## GIVEN REQUEST
Beginning at the line that contains "Between the white", transcribe the remaining lines of the listing exactly; include the final line and omit everything before.

## INFORMATION GIVEN
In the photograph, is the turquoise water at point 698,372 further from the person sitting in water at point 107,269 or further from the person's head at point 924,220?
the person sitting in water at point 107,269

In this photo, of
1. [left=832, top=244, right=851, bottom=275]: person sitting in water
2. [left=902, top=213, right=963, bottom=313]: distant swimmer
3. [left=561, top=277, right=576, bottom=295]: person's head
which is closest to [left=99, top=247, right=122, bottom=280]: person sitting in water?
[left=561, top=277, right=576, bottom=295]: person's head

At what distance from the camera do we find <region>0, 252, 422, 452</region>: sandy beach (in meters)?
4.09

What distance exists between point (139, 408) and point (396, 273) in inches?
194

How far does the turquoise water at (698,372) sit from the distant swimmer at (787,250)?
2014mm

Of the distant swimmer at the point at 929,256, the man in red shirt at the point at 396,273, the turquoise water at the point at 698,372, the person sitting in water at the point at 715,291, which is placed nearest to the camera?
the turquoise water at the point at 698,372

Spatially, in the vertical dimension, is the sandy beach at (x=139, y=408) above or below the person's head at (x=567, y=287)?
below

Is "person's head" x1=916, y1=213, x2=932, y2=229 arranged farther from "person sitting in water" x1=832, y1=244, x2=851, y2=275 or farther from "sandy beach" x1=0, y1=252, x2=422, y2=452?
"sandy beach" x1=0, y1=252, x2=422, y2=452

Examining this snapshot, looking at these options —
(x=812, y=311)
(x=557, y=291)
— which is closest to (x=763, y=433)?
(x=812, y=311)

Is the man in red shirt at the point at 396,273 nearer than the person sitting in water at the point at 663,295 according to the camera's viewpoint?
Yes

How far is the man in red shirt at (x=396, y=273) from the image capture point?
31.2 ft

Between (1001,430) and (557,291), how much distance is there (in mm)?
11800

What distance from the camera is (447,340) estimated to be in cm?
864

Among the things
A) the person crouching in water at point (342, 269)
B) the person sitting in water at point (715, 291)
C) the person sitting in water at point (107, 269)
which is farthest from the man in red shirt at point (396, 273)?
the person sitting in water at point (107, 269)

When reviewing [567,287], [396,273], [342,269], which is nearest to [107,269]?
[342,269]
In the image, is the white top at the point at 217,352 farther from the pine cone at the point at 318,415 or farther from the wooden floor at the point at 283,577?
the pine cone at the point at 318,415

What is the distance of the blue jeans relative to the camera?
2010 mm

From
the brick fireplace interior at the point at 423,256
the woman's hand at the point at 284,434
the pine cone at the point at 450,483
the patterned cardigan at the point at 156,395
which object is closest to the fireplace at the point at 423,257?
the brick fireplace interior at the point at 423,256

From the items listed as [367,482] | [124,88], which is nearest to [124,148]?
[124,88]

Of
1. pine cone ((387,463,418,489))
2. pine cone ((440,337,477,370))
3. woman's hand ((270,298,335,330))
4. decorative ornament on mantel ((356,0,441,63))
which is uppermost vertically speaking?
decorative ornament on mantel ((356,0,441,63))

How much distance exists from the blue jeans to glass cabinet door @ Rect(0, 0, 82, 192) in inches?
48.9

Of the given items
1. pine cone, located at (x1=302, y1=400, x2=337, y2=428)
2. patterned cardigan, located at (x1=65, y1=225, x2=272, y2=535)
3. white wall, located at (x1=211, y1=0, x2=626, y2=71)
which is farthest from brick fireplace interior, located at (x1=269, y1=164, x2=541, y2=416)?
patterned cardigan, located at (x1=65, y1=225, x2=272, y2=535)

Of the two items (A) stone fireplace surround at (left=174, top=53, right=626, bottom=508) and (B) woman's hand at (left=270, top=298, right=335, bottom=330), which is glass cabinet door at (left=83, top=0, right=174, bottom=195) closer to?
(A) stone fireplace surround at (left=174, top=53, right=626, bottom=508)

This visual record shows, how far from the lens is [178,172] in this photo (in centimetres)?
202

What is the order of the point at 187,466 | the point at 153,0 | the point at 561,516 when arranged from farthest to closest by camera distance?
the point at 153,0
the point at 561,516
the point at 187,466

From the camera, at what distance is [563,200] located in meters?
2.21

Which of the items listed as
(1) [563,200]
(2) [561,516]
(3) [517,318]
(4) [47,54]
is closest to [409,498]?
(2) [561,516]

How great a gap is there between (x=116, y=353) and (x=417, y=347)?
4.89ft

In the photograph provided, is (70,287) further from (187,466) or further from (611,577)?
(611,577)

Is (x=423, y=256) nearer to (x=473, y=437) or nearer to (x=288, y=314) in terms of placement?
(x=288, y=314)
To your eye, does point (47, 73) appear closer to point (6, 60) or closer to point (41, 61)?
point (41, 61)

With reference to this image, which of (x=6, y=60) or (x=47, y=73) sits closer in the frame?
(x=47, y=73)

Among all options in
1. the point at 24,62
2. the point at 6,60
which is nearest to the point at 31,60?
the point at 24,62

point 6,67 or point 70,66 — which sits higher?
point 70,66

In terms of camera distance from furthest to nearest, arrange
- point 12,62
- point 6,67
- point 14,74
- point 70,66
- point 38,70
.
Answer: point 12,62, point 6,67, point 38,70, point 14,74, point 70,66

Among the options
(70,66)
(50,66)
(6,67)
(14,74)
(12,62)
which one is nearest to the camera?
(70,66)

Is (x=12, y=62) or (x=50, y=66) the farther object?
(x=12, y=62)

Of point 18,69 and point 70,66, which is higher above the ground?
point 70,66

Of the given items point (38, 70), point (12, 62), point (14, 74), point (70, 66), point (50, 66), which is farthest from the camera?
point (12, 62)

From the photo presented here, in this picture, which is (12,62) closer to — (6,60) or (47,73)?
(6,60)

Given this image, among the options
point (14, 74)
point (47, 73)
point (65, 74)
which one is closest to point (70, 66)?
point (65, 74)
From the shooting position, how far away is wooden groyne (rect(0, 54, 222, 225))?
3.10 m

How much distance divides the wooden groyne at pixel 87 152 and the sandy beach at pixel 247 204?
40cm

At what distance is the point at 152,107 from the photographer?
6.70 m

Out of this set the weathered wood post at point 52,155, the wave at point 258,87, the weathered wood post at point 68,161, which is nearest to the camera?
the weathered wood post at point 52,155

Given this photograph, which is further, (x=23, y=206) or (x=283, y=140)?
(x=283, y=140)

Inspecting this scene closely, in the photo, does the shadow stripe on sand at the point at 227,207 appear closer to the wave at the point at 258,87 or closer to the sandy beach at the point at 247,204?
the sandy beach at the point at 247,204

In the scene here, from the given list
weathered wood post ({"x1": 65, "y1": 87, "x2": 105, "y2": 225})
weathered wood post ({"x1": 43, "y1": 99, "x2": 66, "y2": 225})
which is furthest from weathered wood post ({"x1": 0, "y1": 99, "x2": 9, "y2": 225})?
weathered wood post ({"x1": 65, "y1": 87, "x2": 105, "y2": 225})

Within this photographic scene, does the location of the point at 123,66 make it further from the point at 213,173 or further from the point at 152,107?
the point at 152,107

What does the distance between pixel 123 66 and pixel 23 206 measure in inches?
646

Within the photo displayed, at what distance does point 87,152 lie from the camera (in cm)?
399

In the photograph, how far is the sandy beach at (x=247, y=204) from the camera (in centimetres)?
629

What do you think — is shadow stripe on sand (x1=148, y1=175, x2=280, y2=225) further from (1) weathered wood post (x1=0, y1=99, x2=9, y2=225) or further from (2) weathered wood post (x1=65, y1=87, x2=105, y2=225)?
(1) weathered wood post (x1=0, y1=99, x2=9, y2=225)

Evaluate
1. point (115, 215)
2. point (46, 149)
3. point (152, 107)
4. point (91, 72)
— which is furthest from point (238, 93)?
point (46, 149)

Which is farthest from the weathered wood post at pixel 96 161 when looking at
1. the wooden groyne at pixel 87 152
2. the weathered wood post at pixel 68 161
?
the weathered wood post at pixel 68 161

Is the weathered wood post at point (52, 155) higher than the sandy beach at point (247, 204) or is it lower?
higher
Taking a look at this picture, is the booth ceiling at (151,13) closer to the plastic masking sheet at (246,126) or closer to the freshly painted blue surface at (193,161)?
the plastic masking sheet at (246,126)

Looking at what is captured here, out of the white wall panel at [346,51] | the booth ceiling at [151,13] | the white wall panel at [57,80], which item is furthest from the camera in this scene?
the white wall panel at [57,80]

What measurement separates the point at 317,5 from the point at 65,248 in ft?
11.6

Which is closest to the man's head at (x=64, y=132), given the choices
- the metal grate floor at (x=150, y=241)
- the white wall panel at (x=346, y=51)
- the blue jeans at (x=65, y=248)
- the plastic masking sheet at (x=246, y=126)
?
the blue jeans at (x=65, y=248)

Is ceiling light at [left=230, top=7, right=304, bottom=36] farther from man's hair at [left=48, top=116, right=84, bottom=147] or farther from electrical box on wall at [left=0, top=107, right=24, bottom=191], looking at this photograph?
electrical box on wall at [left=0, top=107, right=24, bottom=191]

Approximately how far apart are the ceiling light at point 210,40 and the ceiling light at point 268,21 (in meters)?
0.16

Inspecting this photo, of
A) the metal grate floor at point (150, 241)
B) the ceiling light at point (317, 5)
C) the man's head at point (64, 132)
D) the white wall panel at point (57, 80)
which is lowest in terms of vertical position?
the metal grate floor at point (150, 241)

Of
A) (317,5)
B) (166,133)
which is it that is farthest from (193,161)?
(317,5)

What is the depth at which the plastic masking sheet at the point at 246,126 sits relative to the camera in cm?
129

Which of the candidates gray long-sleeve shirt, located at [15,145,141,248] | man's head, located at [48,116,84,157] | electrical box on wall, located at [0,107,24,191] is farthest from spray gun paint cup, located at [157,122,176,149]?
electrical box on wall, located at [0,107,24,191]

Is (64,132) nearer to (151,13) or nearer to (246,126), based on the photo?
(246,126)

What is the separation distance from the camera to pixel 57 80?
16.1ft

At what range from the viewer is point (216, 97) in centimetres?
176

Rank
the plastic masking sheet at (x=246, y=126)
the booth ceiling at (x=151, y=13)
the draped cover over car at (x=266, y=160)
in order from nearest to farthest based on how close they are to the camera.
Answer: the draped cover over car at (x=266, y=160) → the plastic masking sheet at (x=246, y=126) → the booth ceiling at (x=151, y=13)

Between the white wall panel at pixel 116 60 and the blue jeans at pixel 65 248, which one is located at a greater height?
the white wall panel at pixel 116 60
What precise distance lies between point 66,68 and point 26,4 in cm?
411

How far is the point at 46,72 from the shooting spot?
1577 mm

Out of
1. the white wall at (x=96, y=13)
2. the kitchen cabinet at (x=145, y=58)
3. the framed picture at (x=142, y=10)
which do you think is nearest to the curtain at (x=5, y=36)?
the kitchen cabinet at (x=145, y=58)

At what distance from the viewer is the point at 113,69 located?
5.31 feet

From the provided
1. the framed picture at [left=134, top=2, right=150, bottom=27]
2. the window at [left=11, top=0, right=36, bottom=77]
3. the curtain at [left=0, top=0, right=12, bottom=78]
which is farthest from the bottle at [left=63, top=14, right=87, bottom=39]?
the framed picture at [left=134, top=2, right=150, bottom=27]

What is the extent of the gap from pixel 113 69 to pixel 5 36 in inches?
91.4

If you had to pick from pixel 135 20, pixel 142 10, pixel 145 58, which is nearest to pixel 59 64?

## OUTPUT
Between the white wall panel at pixel 116 60 and the blue jeans at pixel 65 248, which one is located at a greater height?
the white wall panel at pixel 116 60
What precise distance lies between point 66,68 and point 26,4 in cm?
411

How far is the point at 46,72 from the shooting spot?
1577 mm

Out of
1. the white wall at (x=96, y=13)
2. the kitchen cabinet at (x=145, y=58)
3. the framed picture at (x=142, y=10)
which do you think is nearest to the curtain at (x=5, y=36)?
the kitchen cabinet at (x=145, y=58)

At what distance from the viewer is the point at 113,69 located?
5.31 feet

From the provided
1. the framed picture at [left=134, top=2, right=150, bottom=27]
2. the window at [left=11, top=0, right=36, bottom=77]
3. the curtain at [left=0, top=0, right=12, bottom=78]
which is farthest from the bottle at [left=63, top=14, right=87, bottom=39]?
the framed picture at [left=134, top=2, right=150, bottom=27]

What is the extent of the gap from pixel 113 69 to pixel 5 36 in inches?
91.4

If you had to pick from pixel 135 20, pixel 142 10, pixel 145 58, which is nearest to pixel 59 64?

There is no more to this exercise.